### Given text:
==============================

There's a lot riding on the next few weeks for a program aimed at involving young men in mountain biking instead of drug abuse.
The Phoenix Centre hopes to launch its Out of the Ashes and into the Dust program next month but a lack of funding has put the number of participants in limbo.
Organizers hoped to raise $20,000 to pay for the costs of the camp, but have stalled out at $2,140.
With things set to kick off Sept. 10, time is quickly running out.
"We are going out on a limb and have purchased 10 bikes and all the gear, so a minimum of 10 kids will be attending this camp," said Sian Lewis, executive director of the Phoenix Centre.
"In order to fill the camp up with the 25 kids we do need the support from the community."
Each participant will be given a new mountain bike, as well as all the riding gear they need to continue biking after the program ends. On top of the bikes there's the need to pay for food, transportation and insurance; it's not a cheap endeavor.
Lewis said the centre is essentially borrowing from itself at the moment in order to pay for the first 10 participants. Once those spots have been filled, applicants will have to be wait-listed in hopes further donations will allow the centre to open more seats.
"We've paid for these bikes already and the gear so basically we'll just bite that, we'll be in the red," Lewis said. "We didn't want to not run the camp at all so we did commit to 10."

==============================

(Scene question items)
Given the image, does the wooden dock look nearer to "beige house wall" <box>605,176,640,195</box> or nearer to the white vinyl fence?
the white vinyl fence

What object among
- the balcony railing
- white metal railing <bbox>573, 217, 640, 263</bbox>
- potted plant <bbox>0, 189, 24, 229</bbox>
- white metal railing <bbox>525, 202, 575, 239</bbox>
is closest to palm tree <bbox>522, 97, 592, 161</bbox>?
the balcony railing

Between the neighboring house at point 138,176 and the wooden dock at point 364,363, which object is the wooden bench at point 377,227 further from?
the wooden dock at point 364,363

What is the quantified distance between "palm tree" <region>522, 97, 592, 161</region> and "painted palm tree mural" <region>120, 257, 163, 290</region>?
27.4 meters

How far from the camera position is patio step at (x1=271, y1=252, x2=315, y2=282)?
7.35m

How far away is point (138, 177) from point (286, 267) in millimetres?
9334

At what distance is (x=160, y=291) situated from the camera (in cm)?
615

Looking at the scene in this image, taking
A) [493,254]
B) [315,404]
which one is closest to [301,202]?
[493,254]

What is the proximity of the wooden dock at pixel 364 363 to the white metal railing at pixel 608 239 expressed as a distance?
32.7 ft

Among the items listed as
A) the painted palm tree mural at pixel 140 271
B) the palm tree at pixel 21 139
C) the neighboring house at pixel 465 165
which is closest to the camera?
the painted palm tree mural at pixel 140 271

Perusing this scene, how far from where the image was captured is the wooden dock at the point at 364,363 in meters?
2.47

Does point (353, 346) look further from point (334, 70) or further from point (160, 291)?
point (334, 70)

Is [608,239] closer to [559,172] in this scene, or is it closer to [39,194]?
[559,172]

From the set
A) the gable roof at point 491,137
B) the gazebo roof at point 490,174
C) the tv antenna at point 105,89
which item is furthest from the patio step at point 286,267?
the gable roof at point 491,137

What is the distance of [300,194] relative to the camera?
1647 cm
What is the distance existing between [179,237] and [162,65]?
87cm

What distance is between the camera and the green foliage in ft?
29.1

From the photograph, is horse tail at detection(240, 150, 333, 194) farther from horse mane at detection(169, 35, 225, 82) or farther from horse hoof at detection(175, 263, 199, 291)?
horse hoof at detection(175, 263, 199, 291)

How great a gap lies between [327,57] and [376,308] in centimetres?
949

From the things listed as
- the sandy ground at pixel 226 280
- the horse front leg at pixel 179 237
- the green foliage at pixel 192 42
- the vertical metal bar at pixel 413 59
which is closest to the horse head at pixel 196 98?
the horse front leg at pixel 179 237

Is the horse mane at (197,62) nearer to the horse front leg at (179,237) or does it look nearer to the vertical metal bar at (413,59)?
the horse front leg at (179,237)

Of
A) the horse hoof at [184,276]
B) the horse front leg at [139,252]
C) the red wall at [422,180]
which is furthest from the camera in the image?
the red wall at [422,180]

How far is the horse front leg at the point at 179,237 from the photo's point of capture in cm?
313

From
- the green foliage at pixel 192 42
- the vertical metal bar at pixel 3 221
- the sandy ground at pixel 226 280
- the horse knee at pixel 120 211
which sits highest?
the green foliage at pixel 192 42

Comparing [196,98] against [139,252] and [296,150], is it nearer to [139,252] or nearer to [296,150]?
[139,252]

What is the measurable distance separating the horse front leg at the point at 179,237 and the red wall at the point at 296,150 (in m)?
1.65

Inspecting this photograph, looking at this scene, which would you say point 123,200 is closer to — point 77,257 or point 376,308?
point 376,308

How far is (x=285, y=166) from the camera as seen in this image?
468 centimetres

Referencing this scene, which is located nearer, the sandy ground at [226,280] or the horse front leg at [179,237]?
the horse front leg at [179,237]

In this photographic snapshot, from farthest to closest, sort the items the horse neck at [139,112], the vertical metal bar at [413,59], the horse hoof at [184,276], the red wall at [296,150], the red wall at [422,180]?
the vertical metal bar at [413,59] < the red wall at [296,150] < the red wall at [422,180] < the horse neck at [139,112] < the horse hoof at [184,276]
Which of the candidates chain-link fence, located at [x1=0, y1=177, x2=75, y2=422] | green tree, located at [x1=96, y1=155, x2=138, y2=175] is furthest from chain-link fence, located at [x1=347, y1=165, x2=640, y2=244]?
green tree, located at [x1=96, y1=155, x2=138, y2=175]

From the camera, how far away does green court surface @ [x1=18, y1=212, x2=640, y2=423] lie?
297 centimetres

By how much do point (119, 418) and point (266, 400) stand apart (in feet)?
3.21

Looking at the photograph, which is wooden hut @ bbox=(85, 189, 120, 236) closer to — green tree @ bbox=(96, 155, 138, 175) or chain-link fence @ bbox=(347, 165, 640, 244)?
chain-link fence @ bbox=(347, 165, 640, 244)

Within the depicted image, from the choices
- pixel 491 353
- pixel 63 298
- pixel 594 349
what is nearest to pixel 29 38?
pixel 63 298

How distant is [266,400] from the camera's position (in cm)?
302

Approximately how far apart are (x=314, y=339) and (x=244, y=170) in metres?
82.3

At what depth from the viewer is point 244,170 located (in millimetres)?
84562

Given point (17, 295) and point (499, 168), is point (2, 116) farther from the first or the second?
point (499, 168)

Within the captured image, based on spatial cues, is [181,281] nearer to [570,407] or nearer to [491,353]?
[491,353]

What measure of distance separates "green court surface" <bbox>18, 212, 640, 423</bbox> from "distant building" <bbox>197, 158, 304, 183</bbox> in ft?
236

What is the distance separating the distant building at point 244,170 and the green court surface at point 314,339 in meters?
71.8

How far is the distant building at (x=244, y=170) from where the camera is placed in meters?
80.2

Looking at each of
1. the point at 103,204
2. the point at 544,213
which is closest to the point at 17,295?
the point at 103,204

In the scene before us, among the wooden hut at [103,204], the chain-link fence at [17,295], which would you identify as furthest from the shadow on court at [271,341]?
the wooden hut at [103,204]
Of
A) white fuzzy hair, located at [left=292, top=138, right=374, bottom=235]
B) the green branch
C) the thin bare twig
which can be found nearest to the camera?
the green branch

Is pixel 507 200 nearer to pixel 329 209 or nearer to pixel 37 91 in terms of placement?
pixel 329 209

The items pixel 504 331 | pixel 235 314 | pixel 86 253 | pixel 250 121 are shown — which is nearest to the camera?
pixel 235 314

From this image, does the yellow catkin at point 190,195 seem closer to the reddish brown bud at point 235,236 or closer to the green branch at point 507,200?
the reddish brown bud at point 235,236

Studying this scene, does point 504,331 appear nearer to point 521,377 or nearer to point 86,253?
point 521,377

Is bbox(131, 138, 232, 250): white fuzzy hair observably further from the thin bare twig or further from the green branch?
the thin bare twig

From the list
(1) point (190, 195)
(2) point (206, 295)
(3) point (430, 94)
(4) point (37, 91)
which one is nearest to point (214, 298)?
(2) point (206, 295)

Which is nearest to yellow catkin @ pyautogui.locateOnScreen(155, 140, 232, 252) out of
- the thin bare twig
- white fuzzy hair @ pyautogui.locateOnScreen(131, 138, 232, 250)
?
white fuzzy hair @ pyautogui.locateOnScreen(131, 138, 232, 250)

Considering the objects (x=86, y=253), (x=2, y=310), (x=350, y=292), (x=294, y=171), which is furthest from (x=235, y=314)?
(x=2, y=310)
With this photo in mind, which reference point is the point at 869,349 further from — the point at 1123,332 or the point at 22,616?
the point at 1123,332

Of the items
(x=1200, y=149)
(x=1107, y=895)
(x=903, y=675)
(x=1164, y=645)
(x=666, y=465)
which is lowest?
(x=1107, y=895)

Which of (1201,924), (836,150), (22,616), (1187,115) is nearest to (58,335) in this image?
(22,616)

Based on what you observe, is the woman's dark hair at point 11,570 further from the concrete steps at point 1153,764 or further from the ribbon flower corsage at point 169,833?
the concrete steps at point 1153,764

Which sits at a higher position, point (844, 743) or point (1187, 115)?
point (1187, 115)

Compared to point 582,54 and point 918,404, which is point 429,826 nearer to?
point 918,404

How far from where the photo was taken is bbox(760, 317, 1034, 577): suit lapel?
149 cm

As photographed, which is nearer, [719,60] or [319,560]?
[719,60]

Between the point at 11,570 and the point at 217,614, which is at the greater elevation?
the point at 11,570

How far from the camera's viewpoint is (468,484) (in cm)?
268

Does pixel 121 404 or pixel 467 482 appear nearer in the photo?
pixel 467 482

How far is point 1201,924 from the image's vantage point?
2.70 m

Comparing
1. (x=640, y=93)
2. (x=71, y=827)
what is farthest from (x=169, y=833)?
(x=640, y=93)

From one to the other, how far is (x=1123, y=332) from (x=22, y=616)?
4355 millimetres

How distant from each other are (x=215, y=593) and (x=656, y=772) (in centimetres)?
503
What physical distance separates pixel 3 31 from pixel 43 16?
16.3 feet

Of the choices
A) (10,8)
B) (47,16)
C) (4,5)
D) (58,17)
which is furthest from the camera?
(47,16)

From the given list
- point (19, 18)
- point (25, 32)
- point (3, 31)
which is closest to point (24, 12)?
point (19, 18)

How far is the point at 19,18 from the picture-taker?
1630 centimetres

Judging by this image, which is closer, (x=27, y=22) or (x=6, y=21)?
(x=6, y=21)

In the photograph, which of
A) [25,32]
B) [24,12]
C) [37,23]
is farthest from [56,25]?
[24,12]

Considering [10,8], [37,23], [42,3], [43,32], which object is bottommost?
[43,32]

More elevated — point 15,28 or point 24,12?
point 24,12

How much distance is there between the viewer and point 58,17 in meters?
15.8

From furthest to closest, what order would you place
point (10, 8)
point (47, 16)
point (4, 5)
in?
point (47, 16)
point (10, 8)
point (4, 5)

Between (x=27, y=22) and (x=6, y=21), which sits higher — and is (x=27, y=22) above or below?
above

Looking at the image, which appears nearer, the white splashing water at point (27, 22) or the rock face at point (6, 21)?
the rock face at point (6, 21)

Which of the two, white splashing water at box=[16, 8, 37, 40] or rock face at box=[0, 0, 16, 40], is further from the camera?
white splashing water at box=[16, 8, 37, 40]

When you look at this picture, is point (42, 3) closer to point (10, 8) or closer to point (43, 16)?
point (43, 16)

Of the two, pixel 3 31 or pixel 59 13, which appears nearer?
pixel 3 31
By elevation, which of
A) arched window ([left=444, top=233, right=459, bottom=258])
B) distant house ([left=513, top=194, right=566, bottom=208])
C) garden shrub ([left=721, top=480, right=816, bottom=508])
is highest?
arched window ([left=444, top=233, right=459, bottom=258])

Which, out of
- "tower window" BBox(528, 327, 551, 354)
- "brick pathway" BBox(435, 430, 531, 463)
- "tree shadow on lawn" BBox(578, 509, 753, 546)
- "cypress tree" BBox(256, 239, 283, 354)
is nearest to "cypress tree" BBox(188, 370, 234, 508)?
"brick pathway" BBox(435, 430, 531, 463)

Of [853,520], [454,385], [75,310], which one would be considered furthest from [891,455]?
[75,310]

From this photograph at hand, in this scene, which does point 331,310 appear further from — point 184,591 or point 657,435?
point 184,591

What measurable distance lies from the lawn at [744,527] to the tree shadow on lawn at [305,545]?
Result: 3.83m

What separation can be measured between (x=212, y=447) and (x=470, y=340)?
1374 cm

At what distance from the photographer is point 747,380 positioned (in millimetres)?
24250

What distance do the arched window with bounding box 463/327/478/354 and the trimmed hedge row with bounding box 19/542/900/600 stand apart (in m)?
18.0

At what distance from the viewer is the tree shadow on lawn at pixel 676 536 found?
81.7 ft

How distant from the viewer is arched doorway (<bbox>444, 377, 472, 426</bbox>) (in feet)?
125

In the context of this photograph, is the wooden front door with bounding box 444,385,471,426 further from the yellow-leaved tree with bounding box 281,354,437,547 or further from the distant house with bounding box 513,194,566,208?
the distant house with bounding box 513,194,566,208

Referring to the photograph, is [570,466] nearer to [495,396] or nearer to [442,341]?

==============================

Please set down the whole text about the mountain biking program word for word. The items are not needed for anything here.

There's a lot riding on the next few weeks for a program aimed at involving young men in mountain biking instead of drug abuse.
The Phoenix Centre hopes to launch its Out of the Ashes and into the Dust program next month but a lack of funding has put the number of participants in limbo.
Organizers hoped to raise $20,000 to pay for the costs of the camp, but have stalled out at $2,140.
With things set to kick off Sept. 10, time is quickly running out.
"We are going out on a limb and have purchased 10 bikes and all the gear, so a minimum of 10 kids will be attending this camp," said Sian Lewis, executive director of the Phoenix Centre.
"In order to fill the camp up with the 25 kids we do need the support from the community."
Each participant will be given a new mountain bike, as well as all the riding gear they need to continue biking after the program ends. On top of the bikes there's the need to pay for food, transportation and insurance; it's not a cheap endeavor.
Lewis said the centre is essentially borrowing from itself at the moment in order to pay for the first 10 participants. Once those spots have been filled, applicants will have to be wait-listed in hopes further donations will allow the centre to open more seats.
"We've paid for these bikes already and the gear so basically we'll just bite that, we'll be in the red," Lewis said. "We didn't want to not run the camp at all so we did commit to 10."